Task description: Would you extract the whole listing below and retype it exactly?
'''
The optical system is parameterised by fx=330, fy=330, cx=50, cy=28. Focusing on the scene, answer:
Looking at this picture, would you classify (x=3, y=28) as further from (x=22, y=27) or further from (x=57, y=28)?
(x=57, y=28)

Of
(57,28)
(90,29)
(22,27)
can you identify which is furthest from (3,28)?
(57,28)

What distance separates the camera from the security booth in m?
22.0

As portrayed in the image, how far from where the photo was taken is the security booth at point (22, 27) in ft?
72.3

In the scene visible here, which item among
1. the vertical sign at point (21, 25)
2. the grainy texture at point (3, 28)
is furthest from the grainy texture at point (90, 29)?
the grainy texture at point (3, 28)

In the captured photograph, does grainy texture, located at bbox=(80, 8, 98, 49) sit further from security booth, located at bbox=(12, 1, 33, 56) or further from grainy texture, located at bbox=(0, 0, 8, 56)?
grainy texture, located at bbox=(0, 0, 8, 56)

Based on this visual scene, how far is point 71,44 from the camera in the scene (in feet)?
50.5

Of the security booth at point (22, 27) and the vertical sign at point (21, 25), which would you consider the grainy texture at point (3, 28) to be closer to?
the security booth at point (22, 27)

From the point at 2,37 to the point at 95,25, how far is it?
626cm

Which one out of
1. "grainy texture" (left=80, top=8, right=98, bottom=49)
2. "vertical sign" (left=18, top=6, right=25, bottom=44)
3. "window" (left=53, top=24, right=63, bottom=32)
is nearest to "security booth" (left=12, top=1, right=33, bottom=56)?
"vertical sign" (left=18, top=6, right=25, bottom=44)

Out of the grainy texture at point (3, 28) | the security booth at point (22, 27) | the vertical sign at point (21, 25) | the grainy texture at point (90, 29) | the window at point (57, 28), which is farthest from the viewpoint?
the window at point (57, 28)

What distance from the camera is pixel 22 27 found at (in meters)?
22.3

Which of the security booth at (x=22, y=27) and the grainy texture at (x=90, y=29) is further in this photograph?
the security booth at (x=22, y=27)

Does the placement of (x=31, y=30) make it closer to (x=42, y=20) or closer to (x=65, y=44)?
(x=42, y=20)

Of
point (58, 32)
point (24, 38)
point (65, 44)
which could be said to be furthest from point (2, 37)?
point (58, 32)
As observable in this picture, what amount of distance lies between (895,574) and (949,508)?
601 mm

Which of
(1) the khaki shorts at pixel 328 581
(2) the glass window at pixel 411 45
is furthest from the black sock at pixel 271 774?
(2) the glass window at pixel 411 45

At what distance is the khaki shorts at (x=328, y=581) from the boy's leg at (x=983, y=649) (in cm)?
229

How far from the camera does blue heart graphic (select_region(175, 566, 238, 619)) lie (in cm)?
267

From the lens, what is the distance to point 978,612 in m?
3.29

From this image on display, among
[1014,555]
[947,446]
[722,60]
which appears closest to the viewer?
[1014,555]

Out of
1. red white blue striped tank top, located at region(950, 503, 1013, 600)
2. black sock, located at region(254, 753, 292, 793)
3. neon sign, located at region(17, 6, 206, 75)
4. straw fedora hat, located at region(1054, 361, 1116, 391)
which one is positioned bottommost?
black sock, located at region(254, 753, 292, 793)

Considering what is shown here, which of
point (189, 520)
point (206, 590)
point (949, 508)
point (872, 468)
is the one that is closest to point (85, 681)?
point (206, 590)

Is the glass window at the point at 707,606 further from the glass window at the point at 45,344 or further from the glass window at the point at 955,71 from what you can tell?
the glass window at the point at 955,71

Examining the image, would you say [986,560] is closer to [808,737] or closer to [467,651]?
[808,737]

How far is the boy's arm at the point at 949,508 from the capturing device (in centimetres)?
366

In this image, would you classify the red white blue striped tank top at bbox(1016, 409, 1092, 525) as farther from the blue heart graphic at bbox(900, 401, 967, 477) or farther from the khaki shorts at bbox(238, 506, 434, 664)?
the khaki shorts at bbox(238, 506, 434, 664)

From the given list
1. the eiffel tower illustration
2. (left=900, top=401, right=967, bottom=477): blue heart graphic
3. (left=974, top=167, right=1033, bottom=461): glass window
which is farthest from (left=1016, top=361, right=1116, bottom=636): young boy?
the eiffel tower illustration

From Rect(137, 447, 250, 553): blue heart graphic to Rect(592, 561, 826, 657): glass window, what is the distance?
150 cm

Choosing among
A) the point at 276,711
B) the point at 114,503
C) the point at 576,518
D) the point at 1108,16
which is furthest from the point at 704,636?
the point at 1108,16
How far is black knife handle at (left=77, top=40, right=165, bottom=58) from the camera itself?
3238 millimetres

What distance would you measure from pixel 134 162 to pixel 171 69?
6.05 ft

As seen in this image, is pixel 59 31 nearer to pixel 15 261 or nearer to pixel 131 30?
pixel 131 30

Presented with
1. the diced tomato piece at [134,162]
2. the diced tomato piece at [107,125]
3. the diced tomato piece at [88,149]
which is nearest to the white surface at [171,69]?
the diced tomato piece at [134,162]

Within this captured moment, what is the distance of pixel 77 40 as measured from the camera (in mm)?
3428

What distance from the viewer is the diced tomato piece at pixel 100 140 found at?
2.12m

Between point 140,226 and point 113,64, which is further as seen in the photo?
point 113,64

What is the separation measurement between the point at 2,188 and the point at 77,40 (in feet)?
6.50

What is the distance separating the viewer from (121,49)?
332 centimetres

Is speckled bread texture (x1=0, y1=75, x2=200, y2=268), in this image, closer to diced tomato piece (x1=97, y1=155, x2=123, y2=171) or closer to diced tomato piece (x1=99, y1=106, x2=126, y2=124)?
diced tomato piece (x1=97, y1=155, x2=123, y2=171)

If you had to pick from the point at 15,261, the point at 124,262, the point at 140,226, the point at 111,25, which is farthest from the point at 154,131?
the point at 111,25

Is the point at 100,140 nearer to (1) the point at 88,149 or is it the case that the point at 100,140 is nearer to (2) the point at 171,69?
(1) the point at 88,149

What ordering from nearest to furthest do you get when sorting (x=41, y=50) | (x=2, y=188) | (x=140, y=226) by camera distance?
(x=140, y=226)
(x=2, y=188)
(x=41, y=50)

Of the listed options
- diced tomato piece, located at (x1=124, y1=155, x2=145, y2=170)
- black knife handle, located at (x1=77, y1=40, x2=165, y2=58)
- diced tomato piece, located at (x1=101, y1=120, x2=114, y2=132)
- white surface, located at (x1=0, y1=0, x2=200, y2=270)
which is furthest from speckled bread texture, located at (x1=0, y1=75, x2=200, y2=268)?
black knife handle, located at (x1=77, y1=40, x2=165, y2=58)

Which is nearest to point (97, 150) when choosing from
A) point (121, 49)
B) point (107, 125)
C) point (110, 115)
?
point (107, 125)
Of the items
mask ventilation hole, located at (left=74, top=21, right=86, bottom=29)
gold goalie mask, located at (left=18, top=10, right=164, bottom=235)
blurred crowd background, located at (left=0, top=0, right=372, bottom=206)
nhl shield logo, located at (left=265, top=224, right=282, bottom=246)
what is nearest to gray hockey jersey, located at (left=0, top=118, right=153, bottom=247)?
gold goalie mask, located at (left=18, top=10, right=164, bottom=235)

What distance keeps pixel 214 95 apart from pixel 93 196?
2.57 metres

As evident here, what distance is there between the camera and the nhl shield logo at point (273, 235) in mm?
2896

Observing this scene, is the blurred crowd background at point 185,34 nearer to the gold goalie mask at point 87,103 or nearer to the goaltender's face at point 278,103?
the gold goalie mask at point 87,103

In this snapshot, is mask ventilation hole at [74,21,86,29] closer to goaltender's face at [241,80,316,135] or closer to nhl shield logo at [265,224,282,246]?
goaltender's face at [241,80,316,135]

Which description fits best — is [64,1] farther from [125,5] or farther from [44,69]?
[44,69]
'''
Complete answer:
The optical system is parameterised by fx=330, fy=330, cx=50, cy=28. Focusing on the scene, answer:
Looking at this picture, would you classify (x=3, y=28) as further from (x=22, y=27) or further from (x=57, y=28)?
(x=57, y=28)

Of
(57,28)
(90,29)
(22,27)
can you identify which is furthest from (3,28)?
(57,28)

What distance separates the camera from the security booth in m?
22.0

As portrayed in the image, how far from where the photo was taken is the security booth at point (22, 27) in ft?
72.3

In the scene visible here, which item among
1. the vertical sign at point (21, 25)
2. the grainy texture at point (3, 28)
is furthest from the grainy texture at point (90, 29)?
the grainy texture at point (3, 28)

In the captured photograph, does grainy texture, located at bbox=(80, 8, 98, 49) sit further from security booth, located at bbox=(12, 1, 33, 56) or further from grainy texture, located at bbox=(0, 0, 8, 56)?
grainy texture, located at bbox=(0, 0, 8, 56)

Based on this visual scene, how far is point 71,44 from the camera in the scene (in feet)?
50.5

Of the security booth at point (22, 27) and the vertical sign at point (21, 25), which would you consider the grainy texture at point (3, 28) to be closer to?
the security booth at point (22, 27)

From the point at 2,37 to the point at 95,25, how far is it?
626cm

Which one out of
1. "grainy texture" (left=80, top=8, right=98, bottom=49)
2. "vertical sign" (left=18, top=6, right=25, bottom=44)
3. "window" (left=53, top=24, right=63, bottom=32)
is nearest to "security booth" (left=12, top=1, right=33, bottom=56)?
"vertical sign" (left=18, top=6, right=25, bottom=44)

Out of the grainy texture at point (3, 28) | the security booth at point (22, 27) | the vertical sign at point (21, 25) | the grainy texture at point (90, 29) | the window at point (57, 28), which is farthest from the viewpoint?
the window at point (57, 28)

What distance from the camera is pixel 22 27 found at (in meters)?
22.3

Which of the security booth at (x=22, y=27) and the grainy texture at (x=90, y=29) is further in this photograph?
the security booth at (x=22, y=27)

Does the placement of (x=31, y=30) make it closer to (x=42, y=20) or closer to (x=65, y=44)?
(x=42, y=20)

Of
point (58, 32)
point (24, 38)
point (65, 44)
which could be said to be furthest from point (2, 37)?
point (58, 32)
As observable in this picture, what amount of distance lies between (895,574) and (949,508)?
601 mm

Which of
(1) the khaki shorts at pixel 328 581
(2) the glass window at pixel 411 45
is furthest from the black sock at pixel 271 774?
(2) the glass window at pixel 411 45

At what distance is the khaki shorts at (x=328, y=581) from the boy's leg at (x=983, y=649) (in cm)?
229

How far from the camera does blue heart graphic (select_region(175, 566, 238, 619)) lie (in cm)?
267

From the lens, what is the distance to point 978,612 in m?
3.29

From this image on display, among
[1014,555]
[947,446]
[722,60]
which appears closest to the viewer?
[1014,555]

Out of
1. red white blue striped tank top, located at region(950, 503, 1013, 600)
2. black sock, located at region(254, 753, 292, 793)
3. neon sign, located at region(17, 6, 206, 75)
4. straw fedora hat, located at region(1054, 361, 1116, 391)
which one is positioned bottommost?
black sock, located at region(254, 753, 292, 793)

Considering what is shown here, which of
point (189, 520)
point (206, 590)
point (949, 508)
point (872, 468)
is the one that is closest to point (85, 681)?
point (206, 590)

Is the glass window at the point at 707,606 further from the glass window at the point at 45,344 or further from the glass window at the point at 955,71 from what you can tell?
the glass window at the point at 955,71

Examining the image, would you say [986,560] is closer to [808,737] or closer to [467,651]?
[808,737]

How far is the boy's arm at the point at 949,508 from the capturing device (in centimetres)?
366

In this image, would you classify the red white blue striped tank top at bbox(1016, 409, 1092, 525) as farther from the blue heart graphic at bbox(900, 401, 967, 477) or farther from the khaki shorts at bbox(238, 506, 434, 664)?
the khaki shorts at bbox(238, 506, 434, 664)

From the given list
1. the eiffel tower illustration
2. (left=900, top=401, right=967, bottom=477): blue heart graphic
3. (left=974, top=167, right=1033, bottom=461): glass window
which is farthest from (left=1016, top=361, right=1116, bottom=636): young boy?
the eiffel tower illustration

From Rect(137, 447, 250, 553): blue heart graphic to Rect(592, 561, 826, 657): glass window, what is the distance?
150 cm

Choosing among
A) the point at 276,711
B) the point at 114,503
C) the point at 576,518
D) the point at 1108,16
which is furthest from the point at 704,636?
the point at 1108,16
How far is black knife handle at (left=77, top=40, right=165, bottom=58) from the camera itself?
3238 millimetres

What distance would you measure from pixel 134 162 to pixel 171 69?
6.05 ft

As seen in this image, is pixel 59 31 nearer to pixel 15 261 or nearer to pixel 131 30?
pixel 131 30

Presented with
1. the diced tomato piece at [134,162]
2. the diced tomato piece at [107,125]
3. the diced tomato piece at [88,149]
which is nearest to the white surface at [171,69]?
the diced tomato piece at [134,162]

Within this captured moment, what is the distance of pixel 77 40 as measured from the camera (in mm)?
3428

What distance from the viewer is the diced tomato piece at pixel 100 140 found at?
2.12m

Between point 140,226 and point 113,64, which is further as seen in the photo?
point 113,64

What is the separation measurement between the point at 2,188 and the point at 77,40 (in feet)?
6.50

What is the distance separating the viewer from (121,49)?
332 centimetres

Is speckled bread texture (x1=0, y1=75, x2=200, y2=268), in this image, closer to diced tomato piece (x1=97, y1=155, x2=123, y2=171) or closer to diced tomato piece (x1=99, y1=106, x2=126, y2=124)?
diced tomato piece (x1=97, y1=155, x2=123, y2=171)

If you had to pick from the point at 15,261, the point at 124,262, the point at 140,226, the point at 111,25, which is farthest from the point at 154,131?
the point at 111,25

Is the point at 100,140 nearer to (1) the point at 88,149 or is it the case that the point at 100,140 is nearer to (2) the point at 171,69?
(1) the point at 88,149

What ordering from nearest to furthest do you get when sorting (x=41, y=50) | (x=2, y=188) | (x=140, y=226) by camera distance?
(x=140, y=226)
(x=2, y=188)
(x=41, y=50)

Of the listed options
- diced tomato piece, located at (x1=124, y1=155, x2=145, y2=170)
- black knife handle, located at (x1=77, y1=40, x2=165, y2=58)
- diced tomato piece, located at (x1=101, y1=120, x2=114, y2=132)
- white surface, located at (x1=0, y1=0, x2=200, y2=270)
which is furthest from speckled bread texture, located at (x1=0, y1=75, x2=200, y2=268)?
black knife handle, located at (x1=77, y1=40, x2=165, y2=58)

Which is nearest to point (97, 150) when choosing from
A) point (121, 49)
B) point (107, 125)
C) point (110, 115)
?
point (107, 125)
Of the items
mask ventilation hole, located at (left=74, top=21, right=86, bottom=29)
gold goalie mask, located at (left=18, top=10, right=164, bottom=235)
blurred crowd background, located at (left=0, top=0, right=372, bottom=206)
nhl shield logo, located at (left=265, top=224, right=282, bottom=246)
what is nearest to gray hockey jersey, located at (left=0, top=118, right=153, bottom=247)?
gold goalie mask, located at (left=18, top=10, right=164, bottom=235)

What distance keeps pixel 214 95 apart from pixel 93 196?
2.57 metres

As evident here, what distance is there between the camera and the nhl shield logo at point (273, 235) in mm?
2896

Observing this scene, is the blurred crowd background at point 185,34 nearer to the gold goalie mask at point 87,103 or nearer to the goaltender's face at point 278,103?
the gold goalie mask at point 87,103

In this snapshot, is mask ventilation hole at [74,21,86,29] closer to goaltender's face at [241,80,316,135] or closer to nhl shield logo at [265,224,282,246]?
goaltender's face at [241,80,316,135]

Which description fits best — is [64,1] farther from [125,5] or farther from [44,69]?
[44,69]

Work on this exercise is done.